おれもあしらえるぜ、と辰吉がうそぶいた。その手には熊スプレーがあった。
「そこをどきな、小僧。生意気言ってると、こいつをひっかけるぞ」
「やめとけ」
影は言った。
「風向きを見ろ」
風は影の後ろから吹いていた。スプレーすると自爆してしまう。
「……」
「おれが探してくるから、戻ってくれ」
影は言った。
「次郎さんが死ぬ気なら、死ぬのは彼の自由だ。だが、あんたらが巻き込まれる必要はねえ」
だが、シゲは言った。
「次郎は、あのガキは仲間のせがれだ。おれら集落の人間が探してやらなきゃなんねんだ」
「――」
「木にぶら下がってても、どっかでかくれんぼしてても、村のおとなが行ってやんなきゃいけねんだよ」
「……」
「じゃなきゃ、あいつはさびしいじゃねえか」
影は動かなかった。異界の門を守る番人のように、無言で立ちはだかっていた。三人の老人もまた引かなかった。
が、やがて、テツは舌打ちするように、
「マジか」
と、つぶやいた。
ふもとのほうで、クマ鈴のかすかな音が登ってきていた。別の方角から、次郎、と呼ぶ春田の声が細く聞こえていた。
寛円は赤目に言った。
「たとえば、おまえは強い。しかし、手津丸には負ける。手津丸がおれば、おまえが世の頂点に立つことはないわけじゃ。不愉快じゃな?」
「……」
「しかし、世の中すべてから敵が消え、父母のような味方ばかりであればどうじゃ? たとえば、赤が日当たりのよい野原で昼寝をしていても、たれも寝首を掻きに来る心配はない。むしろ、冷えぬように大きな葉をかけてくれるかもしれぬ」
寛円は言った。
「春、赤が柔らかいタケノコを掘りたくなる。なわばりから、ほかの獣を追い散らす手間なぞいらぬ。シシもクマも、『赤よ、喰え』と場所をあけてくれる。もし、そこにタケノコがなければ、たれかが探しに行ってくれる。持っている者に呼びかけても、赤にタケノコを喰わせるであろう。赤をよろこばせるためじゃ。味方ゆえにじゃ。敵なければ、世の中のどこもかしこも赤の家。まったくの安心な棲家じゃ」
寛円は言った。
「それこそが無敵よ」
「――」
赤目は猿臂をのばし、寛円の頭を掴んだ。
「これでも無敵と言えるか」
「――」
「おぬしが何を悟り、どんな境地にあろうと、世に悪意はあり、生きものには仏性ならざるものがついておる。食わねば死ぬ。食われればつらい。それを見ぬふりするのが、仏の教えか」
「生は苦なり。苦界にあって、その真実を見るのが仏法」
「寛円、わしに喰われて、なんの真実が見える」
「そなたの目は松明の炎を含んだようで美しい。これが真実じゃ」
赤目はぬっと顔をゆがめた。
急に眼前の僧が大きく見えた。その黒い双眸が宇宙のようにひろがり、地平の彼方から見ているように思えた。

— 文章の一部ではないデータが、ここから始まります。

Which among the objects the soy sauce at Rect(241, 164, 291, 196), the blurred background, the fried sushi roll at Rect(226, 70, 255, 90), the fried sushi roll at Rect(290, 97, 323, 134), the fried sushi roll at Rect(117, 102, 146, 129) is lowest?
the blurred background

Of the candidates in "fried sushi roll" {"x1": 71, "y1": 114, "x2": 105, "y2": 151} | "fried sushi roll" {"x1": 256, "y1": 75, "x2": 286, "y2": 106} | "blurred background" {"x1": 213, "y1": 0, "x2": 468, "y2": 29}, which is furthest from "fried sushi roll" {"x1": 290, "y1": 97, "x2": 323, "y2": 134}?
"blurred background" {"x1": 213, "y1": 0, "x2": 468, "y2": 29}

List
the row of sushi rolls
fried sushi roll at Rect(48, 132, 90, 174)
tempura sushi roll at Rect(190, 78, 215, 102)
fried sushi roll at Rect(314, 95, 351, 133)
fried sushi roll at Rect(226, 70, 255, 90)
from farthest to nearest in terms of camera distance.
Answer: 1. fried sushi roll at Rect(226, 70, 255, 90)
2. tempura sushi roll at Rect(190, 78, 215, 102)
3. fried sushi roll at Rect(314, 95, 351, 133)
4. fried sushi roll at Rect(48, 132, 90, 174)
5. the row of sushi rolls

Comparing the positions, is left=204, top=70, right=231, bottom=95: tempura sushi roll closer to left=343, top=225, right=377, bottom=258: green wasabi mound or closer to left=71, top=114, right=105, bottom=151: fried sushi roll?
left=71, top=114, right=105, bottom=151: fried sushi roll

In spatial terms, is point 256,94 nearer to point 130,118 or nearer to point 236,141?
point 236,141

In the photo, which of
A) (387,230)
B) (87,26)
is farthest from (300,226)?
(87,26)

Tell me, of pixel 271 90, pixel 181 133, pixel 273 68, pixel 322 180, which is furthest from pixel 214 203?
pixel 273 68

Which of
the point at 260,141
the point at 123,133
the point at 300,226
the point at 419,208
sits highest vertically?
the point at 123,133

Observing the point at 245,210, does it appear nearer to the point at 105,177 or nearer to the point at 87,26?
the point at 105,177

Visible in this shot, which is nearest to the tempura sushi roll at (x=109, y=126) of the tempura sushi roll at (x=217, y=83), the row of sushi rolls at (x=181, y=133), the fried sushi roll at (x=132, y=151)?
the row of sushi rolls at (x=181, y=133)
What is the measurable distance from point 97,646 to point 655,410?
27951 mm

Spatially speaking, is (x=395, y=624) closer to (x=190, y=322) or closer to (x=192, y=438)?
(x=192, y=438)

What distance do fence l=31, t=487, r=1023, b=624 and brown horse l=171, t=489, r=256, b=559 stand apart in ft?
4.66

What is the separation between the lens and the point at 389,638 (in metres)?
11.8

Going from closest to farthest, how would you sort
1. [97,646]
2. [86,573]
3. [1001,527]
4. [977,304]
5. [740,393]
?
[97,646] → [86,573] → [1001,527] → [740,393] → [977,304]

しかし、そのまなざしは、誰ひとり咎めてはいなかった。苦界を見つめてなお、途方もなくおおらかで、のんきだった。星々を覆うほどのすさまじく壮大なのんきさで、出会った命を祝ぎ、抱きしめていた。
赤目のなかで小さな砂嵐が起きた。
この愚かでふしぎな人間には、恐怖はおろか、僧らしい哀れみもない。ただその澄んだ眸で、赤目にはうかがいしれぬ美しい真実を見ていた。
赤目はその頭から手を放した。
「たれかがわしに、タケノコを食わせてくれる世界があるのかの」
「ある」
「世のたれもが、わしにタケノコをくるるのか」
「そうじゃ」
「人間はみな、そこへ行くのか」
「そのために、わしが仏縁を授けてまわっておる」
「……」
赤目はにわかに崩れるように肩を落とした。そのとたん、血があふれ、はらわたが流れ出た。
「赤」
「たれかがわしに、タケノコを食わせてくれる世界へ、いく」
赤目はみるみるしわばみ、老いていった。
「わしもいつか、おぬしのように――なにものも畏れぬ――」
赤目のからだは枯れしぼみ、一堆の木くずのようになった。それは風に吹かれて森のなかに散った。
寛円は合掌して妖怪を送った。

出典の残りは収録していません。